It's a microscopic case of mistaken identity. A new study published in PLOS Pathogens has found that a 16th-century mummified child may have actually been infected by an ancient strain of hepatitis B, not smallpox as scientists believed for decades. But the finding, if correct, adds even more mystery as to how this still widespread, often fatal virus has evolved and plagued humanity over centuries.
Image: Gino Fornaciari/University of Pisa
The mummy in question was buried sometime around 1569 in the Basilica of Saint Domenico Maggiore, a 13th-century church in Naples, Italy. Soon after it was exhumed and autopsied in the mid-1980s, scientists concluded the child had smallpox, a now-(mostly)extinct virus that ravaged mankind since at least the heyday of Ancient Egypt.
They settled on smallpox because the child had a clear rash across their arm, body, and face, and also because a tissue sample (taken from one of the rashy bumps) seemed to show egg-shaped particles that resembled pox underneath an electron microscope.
The researchers of this current study, however, performed the same sort of test under the microscope and couldn't find any viral particles, smallpox or no.

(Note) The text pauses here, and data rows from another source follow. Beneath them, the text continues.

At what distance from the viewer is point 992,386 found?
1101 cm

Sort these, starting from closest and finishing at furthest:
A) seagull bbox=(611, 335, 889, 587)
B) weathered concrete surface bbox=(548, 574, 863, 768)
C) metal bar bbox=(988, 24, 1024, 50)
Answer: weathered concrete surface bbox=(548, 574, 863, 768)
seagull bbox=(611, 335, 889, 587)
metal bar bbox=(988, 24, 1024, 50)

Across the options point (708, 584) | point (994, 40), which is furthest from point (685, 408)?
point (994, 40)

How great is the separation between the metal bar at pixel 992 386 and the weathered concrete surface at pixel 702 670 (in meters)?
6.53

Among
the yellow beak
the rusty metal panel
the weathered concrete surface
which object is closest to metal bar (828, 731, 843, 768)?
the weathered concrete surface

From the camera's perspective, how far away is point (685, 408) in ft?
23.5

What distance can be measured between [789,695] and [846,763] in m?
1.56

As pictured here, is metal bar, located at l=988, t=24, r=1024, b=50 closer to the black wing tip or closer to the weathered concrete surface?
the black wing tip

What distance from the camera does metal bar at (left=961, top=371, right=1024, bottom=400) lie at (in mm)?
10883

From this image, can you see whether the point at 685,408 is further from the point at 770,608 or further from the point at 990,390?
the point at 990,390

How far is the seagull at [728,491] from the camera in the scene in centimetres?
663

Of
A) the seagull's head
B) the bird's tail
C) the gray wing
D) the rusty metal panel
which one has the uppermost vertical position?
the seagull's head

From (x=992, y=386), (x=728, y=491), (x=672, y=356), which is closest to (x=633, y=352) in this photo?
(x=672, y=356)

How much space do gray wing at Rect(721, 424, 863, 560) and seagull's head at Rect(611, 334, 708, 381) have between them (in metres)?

But when they analysed the DNA of small bone and skin samples from the child's femur, rib and other body parts, they did find bits of DNA belonging to hepatitis B, suggesting the child had long been infected with the virus at the time of his or her death.
Because of that, the researchers speculate, the child's rash, long a hallmark of smallpox, may instead have been a rare childhood condition called Gianotti Crosti syndrome, which is known to be caused by lots of viruses, including hepatitis B.
Image:Gino Fornaciari/University of Pisa
"These data emphasise the importance of molecular approaches to help identify the presence of key pathogens in the past, enabling us to better constrain the time they may have infected humans," senior author Hendrik Poinar, an evolutionary geneticist with the Ancient DNA Center at McMaster University in Canada, said in a statement.
Once the team sequenced the entire genome of the ancient virus, though, things got even weirder. The strain they found in the mummy looked practically indistinguishable from a modern day strain of hepatitis B belonging to the same genotype, with no signs of evolutionary change.
That, especially in the microscopic world, is bizarre. Microorganisms tend to evolve (read: mutate) at an alarming rate compared to every living thing else in the world, and viruses even more so. That's why bacteria are staging a frightening comeback against antibiotics and why we need to vaccinate against the flu every single year.
So this could mean one of two things. EIther the researchers screwed up and contaminated their sample somehow (unlikely, they say, due to other evidence supporting the virus' ancient origins). Or hepatitis B is a stodgy exception among viruses. The virus certainly evolved and split off from its ancient relatives at some point in history, but this study suggests the virus may have found and stuck to its niche in the circle of life since at least the 16th century.
The virus might evolve plenty in the short term, the researchers speculate, but these mutations largely don't get passed onto future generations, making it seem as though the virus overall hasn't changed much. That also likely means it will be that much harder to ever figure out when and how we first crossed paths with hepatitis B, at least with current technology.
"The more we understand about the behaviour of past pandemics and outbreaks, the greater our understanding of how modern pathogens might work and spread, and this information will ultimately help in their control," Poinar said.
That's important because hepatitis B, unlike smallpox, still remains one of humankind's worst thorns, despite the availability of a vaccine against it since the 1980s. At least 250 million people are chronically infected with the virus, including up to 2 million in the US and it's estimated to help cause around a million deaths annually, often through chronic liver damage.